#### Document images with source code:

..............................

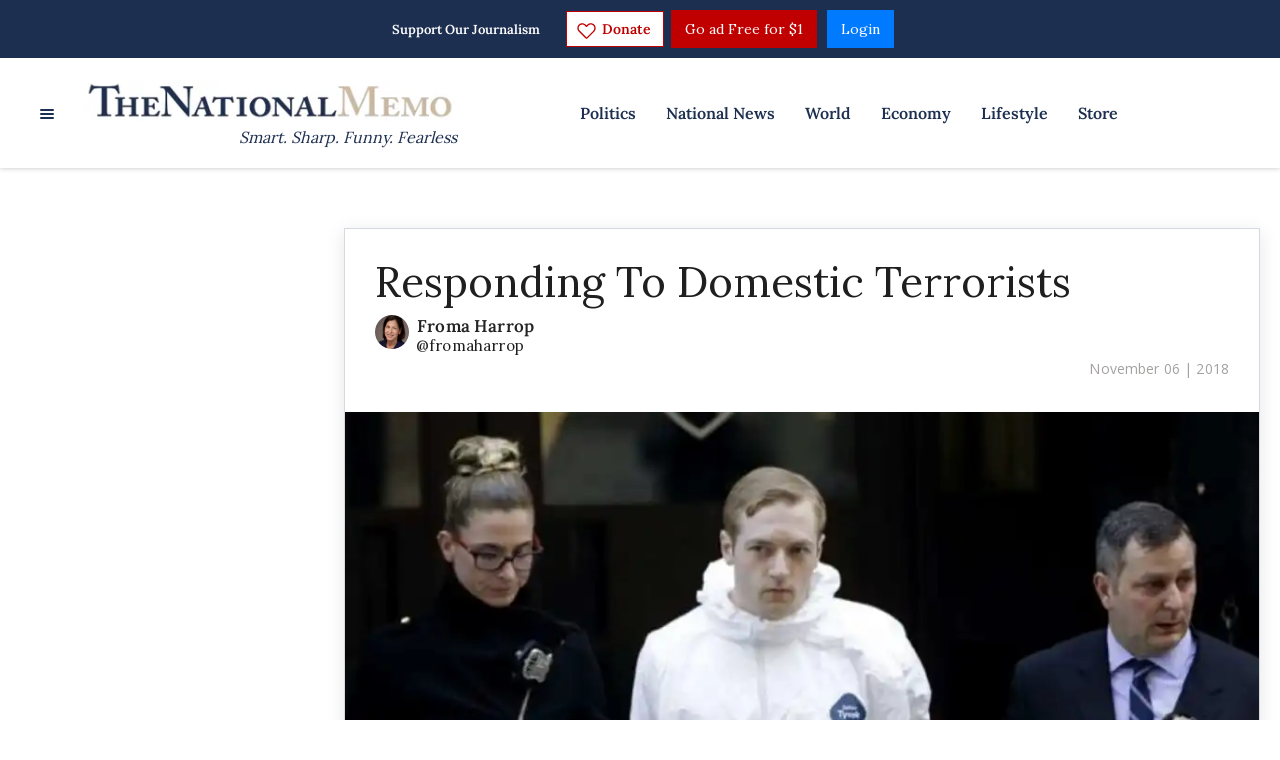

--- FILE ---
content_type: application/javascript; charset=UTF-8
request_url: https://thenationalmemo.disqus.com/count-data.js?2=https%3A%2F%2Fwww.nationalmemo.com%2Fkevin-warsh&2=https%3A%2F%2Fwww.nationalmemo.com%2Fresponding-to-domestic-terrorists&_=1770020981188
body_size: 364
content:
var DISQUSWIDGETS;

if (typeof DISQUSWIDGETS != 'undefined') {
    DISQUSWIDGETS.displayCount({"text":{"and":"and","comments":{"zero":"0 Comments","multiple":"{num} Comments","one":"1 Comment"}},"counts":[{"id":"https:\/\/www.nationalmemo.com\/responding-to-domestic-terrorists","comments":7},{"id":"https:\/\/www.nationalmemo.com\/kevin-warsh","comments":0}]});
}

--- FILE ---
content_type: application/javascript
request_url: https://lightboxapi.azurewebsites.net/z9gd/42661/www.nationalmemo.com/jsonp/z?cb=1770020982533&callback=jQuery17105335129156297569_1770020982454&_=1770020982534
body_size: 922
content:
jQuery17105335129156297569_1770020982454({"rand":363093,"geo":{"metro_code":535,"country_code":"US","continent_code":"NA","ip":"18.118.23.47","zipcode":"43215","country_name":"United States","longitude":-83.0061,"time_zone":"America/New_York","continent_name":"North America","latitude":39.9625,"region_name":"Ohio","region_code":"OH","city":"Columbus"},"ts":1770020983120.0,"success":true,"da":"bg*br*al|Apple%bt*bm*bs*cb*bu*dl$0^j~m|131.0.0.0%v~d~f~primarySoftwareType|Robot%s~r~dg*e~b~dq*z|Blink%cn*ds*ba*ch*cc*n|Chrome%t~bl*ac~aa~g~y|macOS%ce*ah~bq*bd~dd*cq$0^cl*df*bp*ad|Desktop%bh*c~dc*dn*bi*ae~ci*cx*p~bk*de*bc*i~h|10.15.7%cd*w~cu*ck*l~u~partialIdentification*af~bz*db*ab*q~a*cp$0^dh*k|Apple%cr*ag|-"});

--- FILE ---
content_type: application/javascript; charset=UTF-8
request_url: https://thenationalmemo.disqus.com/count-data.js?2=https%3A%2F%2Fwww.nationalmemo.com%2Fkevin-warsh&2=https%3A%2F%2Fwww.nationalmemo.com%2Fresponding-to-domestic-terrorists&2=https%3A%2F%2Fwww.nationalmemo.com%2Ftexas-2675067564&_=1770020981190
body_size: 435
content:
var DISQUSWIDGETS;

if (typeof DISQUSWIDGETS != 'undefined') {
    DISQUSWIDGETS.displayCount({"text":{"and":"and","comments":{"zero":"0 Comments","multiple":"{num} Comments","one":"1 Comment"}},"counts":[{"id":"https:\/\/www.nationalmemo.com\/responding-to-domestic-terrorists","comments":7},{"id":"https:\/\/www.nationalmemo.com\/texas-2675067564","comments":0},{"id":"https:\/\/www.nationalmemo.com\/kevin-warsh","comments":0}]});
}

..............................

#### Exercise details:
From the line containing "body_size: 435" to the last line above, repeat every line exactly and nothing else.

#### Solution for this problem:
body_size: 435
content:
var DISQUSWIDGETS;

if (typeof DISQUSWIDGETS != 'undefined') {
    DISQUSWIDGETS.displayCount({"text":{"and":"and","comments":{"zero":"0 Comments","multiple":"{num} Comments","one":"1 Comment"}},"counts":[{"id":"https:\/\/www.nationalmemo.com\/responding-to-domestic-terrorists","comments":7},{"id":"https:\/\/www.nationalmemo.com\/texas-2675067564","comments":0},{"id":"https:\/\/www.nationalmemo.com\/kevin-warsh","comments":0}]});
}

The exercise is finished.